Reputation: 333
Good afternoon!
I'm currently working on a data manipulation task using R and faced with a dilemma.
Two tables are around, and my goal is to join these tables using specific keys.
Table1:
Name <- c("John", "Michael", "Anna", "Boris")
ID <- c("ID1", "ID2", "ID3", "ID4")
PDN <- c(40, 10, 6, 70)
Sum3107 <- c(16, 10, 53, 44)
Sum3108 <- c(16, 8, 50, 43)
table1 <- data.frame(Name, ID, PDN, Sum3107, Sum3108)
And Table2:
Name <- c("Martin", "Anna", "Olga", "Boris")
ID <- c("ID6", "ID3", "ID7", "ID4")
PDN <- c(22, 6, 44, 70)
Sum3009 <- c(10, 8, 45, 30)
Sum3110 <- c(9, 6, 30, 20)
table2 <- data.frame(Name, ID, PDN, Sum3009, Sum3110)
I've opted for a full_join operator as it perfectly solves the task in theory:
table3 <- full_join(table1, table2, by = c("Name", "ID", "PDN"))
Everything is correct because all the repeated columns in these two tables are selected as keys.
But if I need to select as keys only specific column names, and opt for a full_join, R will duplicate columns that are repeated in to tables, which is not the I expect.
table3 <- full_join(table1, table2, by = c("Name", "ID")) #"PDN" was removed
Is it possible to run a join on specific columns rather than all repeated in two tables without getting duplicated results?
Expected result: I want to get a full join from two tables using only two keys (c("Name", "ID")), where "PDN" column is shown but not duplicated in a result section (PDN.x and PDN.y are not around).
Thank you in advance!

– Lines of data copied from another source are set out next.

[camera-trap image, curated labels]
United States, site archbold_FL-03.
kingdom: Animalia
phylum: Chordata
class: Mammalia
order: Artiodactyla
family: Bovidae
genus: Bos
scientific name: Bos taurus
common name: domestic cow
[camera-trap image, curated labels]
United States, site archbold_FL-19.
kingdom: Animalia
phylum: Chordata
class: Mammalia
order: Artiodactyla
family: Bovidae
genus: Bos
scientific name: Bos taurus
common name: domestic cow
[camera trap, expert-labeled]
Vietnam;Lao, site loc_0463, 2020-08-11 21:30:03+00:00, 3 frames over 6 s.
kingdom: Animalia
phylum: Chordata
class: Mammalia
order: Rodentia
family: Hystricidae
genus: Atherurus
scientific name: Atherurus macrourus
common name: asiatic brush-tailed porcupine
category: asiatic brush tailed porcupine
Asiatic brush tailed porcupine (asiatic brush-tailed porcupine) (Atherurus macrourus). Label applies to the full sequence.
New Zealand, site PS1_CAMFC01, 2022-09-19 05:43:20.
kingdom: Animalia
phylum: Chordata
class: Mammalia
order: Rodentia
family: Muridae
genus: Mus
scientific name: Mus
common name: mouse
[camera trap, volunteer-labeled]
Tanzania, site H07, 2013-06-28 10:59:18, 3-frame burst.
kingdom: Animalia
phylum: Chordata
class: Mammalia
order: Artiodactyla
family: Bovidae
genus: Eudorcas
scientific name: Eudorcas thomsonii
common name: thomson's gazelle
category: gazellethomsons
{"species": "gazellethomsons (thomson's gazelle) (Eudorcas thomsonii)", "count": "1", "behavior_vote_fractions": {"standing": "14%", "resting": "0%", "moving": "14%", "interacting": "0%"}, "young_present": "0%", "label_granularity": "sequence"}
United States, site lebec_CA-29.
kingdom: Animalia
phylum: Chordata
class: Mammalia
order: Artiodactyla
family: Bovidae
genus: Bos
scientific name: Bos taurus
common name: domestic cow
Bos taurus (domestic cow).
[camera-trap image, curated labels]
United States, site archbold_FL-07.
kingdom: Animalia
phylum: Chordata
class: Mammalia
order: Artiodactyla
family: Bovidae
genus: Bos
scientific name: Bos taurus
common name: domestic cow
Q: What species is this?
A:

Any help is highly appreciated!
Upvotes: 0
Views: 932
Reputation: 66570
Does this help? Same output as full join in different order. I'm not specifying PDN, but I am specifying the columns I want to sum, which excludes PDN.
bind_rows(table1, table2) %>%
group_by(Name, ID) %>%
summarise(across(contains("Sum"), ~sum(.x, na.rm = T)), .groups = "drop")
I can't yet think of a way to make R treat the PDN column differently from the Sum columns without giving it some indication that it should be treated like a key and/or the others should be treated like values.
Edit - This isn't elegant, but another approach you could take would be to do your desired join, and then "fix it in post." Here done by reshaping long, removing any ".x" or ".y" from column name, filtering for first non-NA, then pivoting wide again.
But this is definitely worse. :-)
full_join(table1, table2, by = c("Name", "ID")) %>%
pivot_longer(-c(Name, ID)) %>%
mutate(name = name %>% str_remove(".x|.y")) %>%
filter(!is.na(value)) %>%
group_by(Name, ID, name) %>% slice(1) %>% ungroup() %>%
pivot_wider(names_from = name, values_from = value)
# A tibble: 6 x 7
Name ID PDN Sum3009 Sum3107 Sum3108 Sum3110
<chr> <chr> <dbl> <dbl> <dbl> <dbl> <dbl>
1 Anna ID3 6 8 53 50 6
2 Boris ID4 70 30 44 43 20
3 John ID1 40 NA 16 16 NA
4 Martin ID6 22 10 NA NA 9
5 Michael ID2 10 NA 10 8 NA
6 Olga ID7 44 45 NA NA 30
Upvotes: 1